Just when the 747-8’s production rate was ramped down at its Everett facility (state of Washington), Boeing announced that the 737’s production rate will be ramped up at its Renton, Washington facility , from its existing 38 airplanes per month, to 42 per month in the first half of 2014, and next 47 airplanes per month in 2017, the highest rate ever for its best-selling airliner. Boeing currently has more than 3,400 unfilled orders across the 737 family, which includes the 737Max.
Airbus, in contrast, has 4,223 unfilled orders across the Airbus A320 family, which includes the A320NEO. Across its global production facilities, Airbus already produces 42 airplanes a month since 2012, the highest-ever rate for any commercial aircraft, and has no immediate plans for a production ramp up over concerns of supply chain fragility.
The A320 Family is produced on two Airbus assembly lines in Europe: Toulouse, France and Hamburg, Germany; which have been complemented by an additional facility in China. Toulouse is home to the initial assembly line, building A320s; Hamburg has responsibility for the A318, A319 and A321; while Tianjin assembles A319s and A320s.
Tianjin is Airbus’ first assembly facility located outside of Europe, resulting from a joint venture involving Airbus with a Chinese consortium comprising the Tianjin Free Trade Zone (TJFTZ) and China Aviation Industry Corporation (AVIC).
Joining this network will be a new A320 Family production facility in Mobile, Alabama USA, which is to build A319, A320 and A321 jetliners beginning in 2015.
Boeing, however, produces the Boeing 737 only at its Renton facility.
Boeing announced that it will adjust the production rate for the 747-8 program from 1.75 airplanes to 1.5 airplanes per month through 2015 because of lower market demand for large passenger and freighter airplanes.
“This production adjustment better aligns us with near-term demand while stabilizing our production flow, and better positions the program to offer the 747-8’s compelling economics and performance when the market recovers,” said Eric Lindblad, vice president and general manager, 747 Program, Boeing Commercial Airplanes. “Although we are making a small adjustment to our production rate, it doesn’t change our confidence in the 747-8 or our commitment to the program.”
The company expects long-term average growth in the air cargo market to begin returning in 2014, and forecasts global demand for 760 large airplanes (such as the 747-8) over the next 20 years, valued at $280 billion. The large aircraft market is unpredictable, but Boeing had attempted to predict it during the A380 program: that the market was shifting away from very large airplanes to smaller ones. In 2012, Boeing Commercial Airplanes marketing vice president Randy Tinseth had said, referring to historic statistics “demand has been met by more flights to more places, rather than by bigger aircraft." He pointed out that the outlook figure for large-aircraft demand had fallen.
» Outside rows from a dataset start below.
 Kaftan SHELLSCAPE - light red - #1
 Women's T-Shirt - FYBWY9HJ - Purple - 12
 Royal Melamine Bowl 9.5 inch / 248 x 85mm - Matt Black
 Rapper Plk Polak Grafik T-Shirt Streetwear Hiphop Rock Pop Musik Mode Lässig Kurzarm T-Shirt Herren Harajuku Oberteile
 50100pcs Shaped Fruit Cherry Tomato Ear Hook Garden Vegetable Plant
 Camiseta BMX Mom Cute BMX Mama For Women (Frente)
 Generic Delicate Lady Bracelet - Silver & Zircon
The trend is toward lower capacity, large twin engine aircraft that are more fuel efficient and cost effective.
Lufthansa is already considering an early 747-8 retirement, replacing it with the 777-9X. Lufthansa CEO Christoph Franz has stated his preference for a twin over a quad jet, simply because of the inherent efficiencies.
To date, the 747-8 has accumulated 107 orders for passenger and cargo versions, 56 of which have been delivered. Of these, the 747-8I, the passenger version, has orders for only 40 units, of which 17 have been delivered. 9 have been delivered to Lufthansa, the only airline operator of the type, and 8 to VIP customers: Prince Sultan Bin Abdulaziz, Royal Flight Oman, State of Kuwait, Qatar Amiri Flight (3), and the United Arab Emirates Government.
The first delivery at the new production rate is expected in early 2014. According to Boeing, The production rate change is not expected to have a significant financial impact.